• _SET PROBLEM_:
Take the line that contains "How far is the" and each line after it in the material below, and transcribe them exactly, stopping at the end.

• _DATA ROWS_:
'''

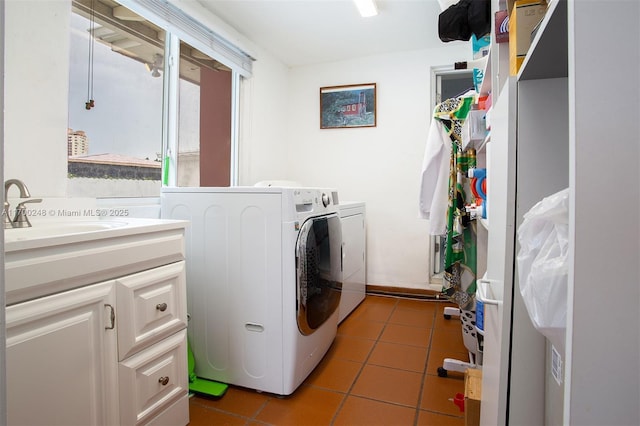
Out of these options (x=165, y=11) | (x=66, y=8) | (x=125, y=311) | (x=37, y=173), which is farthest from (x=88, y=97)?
(x=125, y=311)

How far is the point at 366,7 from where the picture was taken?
2436 mm

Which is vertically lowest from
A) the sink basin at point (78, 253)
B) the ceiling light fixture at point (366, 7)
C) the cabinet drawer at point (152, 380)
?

'''

• _RESPONSE TO THIS EXERCISE_:
How far is the point at 366,7 from where the picture was taken?
2436 mm

Which is vertically lowest from
A) the sink basin at point (78, 253)
B) the ceiling light fixture at point (366, 7)
C) the cabinet drawer at point (152, 380)
?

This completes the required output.